OLD cooking oil will now be collected to be recycled across Somerset, following on from a trial introduction.

Somerset Waste Partnership (SWP) and its recycling sites contractor, Viridor, are setting up a network of special tanks to all 18 recycling sites.

All the new tanks will be operational from Monday, March 5, to divert as much as possible from costly landfill or clogging up the county’s drains.

The oil will be used to generate clean, green electricity after being processed by Living Fuels, the UK’s premiere used cooking oil to renewable energy eco-firm.

Living fuels operations director Rob Murphy said: "We are delighted to be working with SWP and Viridor, taking away a waste product to provide power for the UK. Somerset residents have been doing a great job of recycling oil; we look forward to collecting much more oil in future."

He added that it has often been difficult to dispose of used cooking oil, whether sent to costly landfill, where it produces powerful greenhouse gases, or poured down the sink at a national cost of around £15 million a year in blocked and damaged drains.

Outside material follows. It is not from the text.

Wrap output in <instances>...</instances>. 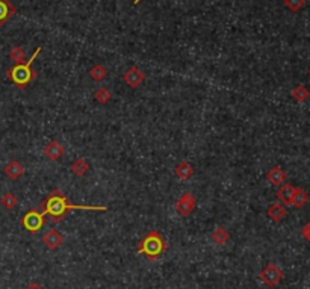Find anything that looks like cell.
<instances>
[{"label": "cell", "mask_w": 310, "mask_h": 289, "mask_svg": "<svg viewBox=\"0 0 310 289\" xmlns=\"http://www.w3.org/2000/svg\"><path fill=\"white\" fill-rule=\"evenodd\" d=\"M40 210L44 215H49L52 218L53 224L61 223L62 218L71 210H99V212H105L108 210L106 206H92V204H73L64 194L62 191L55 189L52 191V194H49V197L40 204Z\"/></svg>", "instance_id": "6da1fadb"}, {"label": "cell", "mask_w": 310, "mask_h": 289, "mask_svg": "<svg viewBox=\"0 0 310 289\" xmlns=\"http://www.w3.org/2000/svg\"><path fill=\"white\" fill-rule=\"evenodd\" d=\"M167 248H168V244L158 230H150V232L140 241L138 253L142 255L147 260L154 262L165 253Z\"/></svg>", "instance_id": "7a4b0ae2"}, {"label": "cell", "mask_w": 310, "mask_h": 289, "mask_svg": "<svg viewBox=\"0 0 310 289\" xmlns=\"http://www.w3.org/2000/svg\"><path fill=\"white\" fill-rule=\"evenodd\" d=\"M41 53V47H38L35 50V53L30 56V59L26 61L25 64H17L14 65L11 70H8L6 73V78L9 81H12L15 84L17 88H20V89H25L35 78H36V73L32 71V64L33 61L36 59V56Z\"/></svg>", "instance_id": "3957f363"}, {"label": "cell", "mask_w": 310, "mask_h": 289, "mask_svg": "<svg viewBox=\"0 0 310 289\" xmlns=\"http://www.w3.org/2000/svg\"><path fill=\"white\" fill-rule=\"evenodd\" d=\"M44 224H46V215L41 210H36V209L28 210L22 218V226L32 235L40 232V230L44 227Z\"/></svg>", "instance_id": "277c9868"}, {"label": "cell", "mask_w": 310, "mask_h": 289, "mask_svg": "<svg viewBox=\"0 0 310 289\" xmlns=\"http://www.w3.org/2000/svg\"><path fill=\"white\" fill-rule=\"evenodd\" d=\"M259 277L268 288H276L283 280V271L276 263H268L260 271Z\"/></svg>", "instance_id": "5b68a950"}, {"label": "cell", "mask_w": 310, "mask_h": 289, "mask_svg": "<svg viewBox=\"0 0 310 289\" xmlns=\"http://www.w3.org/2000/svg\"><path fill=\"white\" fill-rule=\"evenodd\" d=\"M196 206H197V200L196 197H194L191 192H185V194L177 200L176 203V210L177 214L182 215V217H188L191 215L194 210H196Z\"/></svg>", "instance_id": "8992f818"}, {"label": "cell", "mask_w": 310, "mask_h": 289, "mask_svg": "<svg viewBox=\"0 0 310 289\" xmlns=\"http://www.w3.org/2000/svg\"><path fill=\"white\" fill-rule=\"evenodd\" d=\"M123 81L126 85H129L130 88L137 89L142 85V82L145 81V74L138 68V67H130L124 74H123Z\"/></svg>", "instance_id": "52a82bcc"}, {"label": "cell", "mask_w": 310, "mask_h": 289, "mask_svg": "<svg viewBox=\"0 0 310 289\" xmlns=\"http://www.w3.org/2000/svg\"><path fill=\"white\" fill-rule=\"evenodd\" d=\"M43 242L49 250H57L64 244V235L61 232H57L56 229H52L43 236Z\"/></svg>", "instance_id": "ba28073f"}, {"label": "cell", "mask_w": 310, "mask_h": 289, "mask_svg": "<svg viewBox=\"0 0 310 289\" xmlns=\"http://www.w3.org/2000/svg\"><path fill=\"white\" fill-rule=\"evenodd\" d=\"M65 153V148L61 143L57 141H50L46 147H44V155L47 159H50L52 162H56L57 159H61Z\"/></svg>", "instance_id": "9c48e42d"}, {"label": "cell", "mask_w": 310, "mask_h": 289, "mask_svg": "<svg viewBox=\"0 0 310 289\" xmlns=\"http://www.w3.org/2000/svg\"><path fill=\"white\" fill-rule=\"evenodd\" d=\"M286 179H287V176H286L284 170L279 165L273 167L266 173V180L273 186H277V188L282 186L283 183H286Z\"/></svg>", "instance_id": "30bf717a"}, {"label": "cell", "mask_w": 310, "mask_h": 289, "mask_svg": "<svg viewBox=\"0 0 310 289\" xmlns=\"http://www.w3.org/2000/svg\"><path fill=\"white\" fill-rule=\"evenodd\" d=\"M3 171H5V174L11 180H17V179H20L25 174V167L20 162H18V161H11V162H8L5 165Z\"/></svg>", "instance_id": "8fae6325"}, {"label": "cell", "mask_w": 310, "mask_h": 289, "mask_svg": "<svg viewBox=\"0 0 310 289\" xmlns=\"http://www.w3.org/2000/svg\"><path fill=\"white\" fill-rule=\"evenodd\" d=\"M15 12L17 9L9 0H0V28H2L9 18H12Z\"/></svg>", "instance_id": "7c38bea8"}, {"label": "cell", "mask_w": 310, "mask_h": 289, "mask_svg": "<svg viewBox=\"0 0 310 289\" xmlns=\"http://www.w3.org/2000/svg\"><path fill=\"white\" fill-rule=\"evenodd\" d=\"M294 192H295V188H294L292 185H290V183H283L282 186H279V191H277V199L282 202V204L289 206L290 203H292Z\"/></svg>", "instance_id": "4fadbf2b"}, {"label": "cell", "mask_w": 310, "mask_h": 289, "mask_svg": "<svg viewBox=\"0 0 310 289\" xmlns=\"http://www.w3.org/2000/svg\"><path fill=\"white\" fill-rule=\"evenodd\" d=\"M194 173H196V170H194V167L186 162V161H182L176 165V168H174V174H176L179 179L182 180H188L194 176Z\"/></svg>", "instance_id": "5bb4252c"}, {"label": "cell", "mask_w": 310, "mask_h": 289, "mask_svg": "<svg viewBox=\"0 0 310 289\" xmlns=\"http://www.w3.org/2000/svg\"><path fill=\"white\" fill-rule=\"evenodd\" d=\"M266 215L273 221H282L286 217V209L282 203H273V204H269V207L266 210Z\"/></svg>", "instance_id": "9a60e30c"}, {"label": "cell", "mask_w": 310, "mask_h": 289, "mask_svg": "<svg viewBox=\"0 0 310 289\" xmlns=\"http://www.w3.org/2000/svg\"><path fill=\"white\" fill-rule=\"evenodd\" d=\"M70 170L74 173V174H76L77 177H82V176H85L86 173L89 171V164L86 162V159L79 158V159H76V161L71 164Z\"/></svg>", "instance_id": "2e32d148"}, {"label": "cell", "mask_w": 310, "mask_h": 289, "mask_svg": "<svg viewBox=\"0 0 310 289\" xmlns=\"http://www.w3.org/2000/svg\"><path fill=\"white\" fill-rule=\"evenodd\" d=\"M307 202H309V194H307V192L303 188H295L294 197H292V203H290V204H292L294 207H297V209H300Z\"/></svg>", "instance_id": "e0dca14e"}, {"label": "cell", "mask_w": 310, "mask_h": 289, "mask_svg": "<svg viewBox=\"0 0 310 289\" xmlns=\"http://www.w3.org/2000/svg\"><path fill=\"white\" fill-rule=\"evenodd\" d=\"M106 74H108V71L102 64H95L89 68V78L94 82H102L106 78Z\"/></svg>", "instance_id": "ac0fdd59"}, {"label": "cell", "mask_w": 310, "mask_h": 289, "mask_svg": "<svg viewBox=\"0 0 310 289\" xmlns=\"http://www.w3.org/2000/svg\"><path fill=\"white\" fill-rule=\"evenodd\" d=\"M228 238H230V235L224 227H217L214 232H212V241L218 245H224L228 241Z\"/></svg>", "instance_id": "d6986e66"}, {"label": "cell", "mask_w": 310, "mask_h": 289, "mask_svg": "<svg viewBox=\"0 0 310 289\" xmlns=\"http://www.w3.org/2000/svg\"><path fill=\"white\" fill-rule=\"evenodd\" d=\"M290 95H292L295 102L303 103V102H306L307 97H309V89H307L306 87H303V85H298V87H295V88L292 89Z\"/></svg>", "instance_id": "ffe728a7"}, {"label": "cell", "mask_w": 310, "mask_h": 289, "mask_svg": "<svg viewBox=\"0 0 310 289\" xmlns=\"http://www.w3.org/2000/svg\"><path fill=\"white\" fill-rule=\"evenodd\" d=\"M94 99H95V102H99L100 105H106V103L111 102L112 94H111V91L106 89V88H99V89H97V91L94 92Z\"/></svg>", "instance_id": "44dd1931"}, {"label": "cell", "mask_w": 310, "mask_h": 289, "mask_svg": "<svg viewBox=\"0 0 310 289\" xmlns=\"http://www.w3.org/2000/svg\"><path fill=\"white\" fill-rule=\"evenodd\" d=\"M9 56H11V59L15 62V65L17 64H25L26 53H25V50L22 47H18V46L12 47V50L9 52Z\"/></svg>", "instance_id": "7402d4cb"}, {"label": "cell", "mask_w": 310, "mask_h": 289, "mask_svg": "<svg viewBox=\"0 0 310 289\" xmlns=\"http://www.w3.org/2000/svg\"><path fill=\"white\" fill-rule=\"evenodd\" d=\"M17 203H18V200H17V197L12 194V192H6V194L2 199H0V204H2L8 210L14 209L17 206Z\"/></svg>", "instance_id": "603a6c76"}, {"label": "cell", "mask_w": 310, "mask_h": 289, "mask_svg": "<svg viewBox=\"0 0 310 289\" xmlns=\"http://www.w3.org/2000/svg\"><path fill=\"white\" fill-rule=\"evenodd\" d=\"M284 6L292 11V12H298L304 5H306V0H283Z\"/></svg>", "instance_id": "cb8c5ba5"}, {"label": "cell", "mask_w": 310, "mask_h": 289, "mask_svg": "<svg viewBox=\"0 0 310 289\" xmlns=\"http://www.w3.org/2000/svg\"><path fill=\"white\" fill-rule=\"evenodd\" d=\"M301 233H303V236H304V238L310 242V223H307V224H304V226H303Z\"/></svg>", "instance_id": "d4e9b609"}, {"label": "cell", "mask_w": 310, "mask_h": 289, "mask_svg": "<svg viewBox=\"0 0 310 289\" xmlns=\"http://www.w3.org/2000/svg\"><path fill=\"white\" fill-rule=\"evenodd\" d=\"M25 289H44V288H43V286H40L36 282H32V283H30L29 286H26Z\"/></svg>", "instance_id": "484cf974"}, {"label": "cell", "mask_w": 310, "mask_h": 289, "mask_svg": "<svg viewBox=\"0 0 310 289\" xmlns=\"http://www.w3.org/2000/svg\"><path fill=\"white\" fill-rule=\"evenodd\" d=\"M140 2H141V0H135V5H138Z\"/></svg>", "instance_id": "4316f807"}, {"label": "cell", "mask_w": 310, "mask_h": 289, "mask_svg": "<svg viewBox=\"0 0 310 289\" xmlns=\"http://www.w3.org/2000/svg\"><path fill=\"white\" fill-rule=\"evenodd\" d=\"M309 76H310V68H309Z\"/></svg>", "instance_id": "83f0119b"}]
</instances>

The chemical-free filtering and settling of Somerset’s cooking oil creates the bioliquid LF100 that is used in combined heat and power facilities. Living Fuels estimates that the three-litre contents of Somerset’s average chip fryer generates enough power to make 720 cups of tea.

SWP Managing Director Steve Read said: “This is an excellent low-carbon recycling route that avoids waste, environmental damage and extra costs while providing a new green fuel.”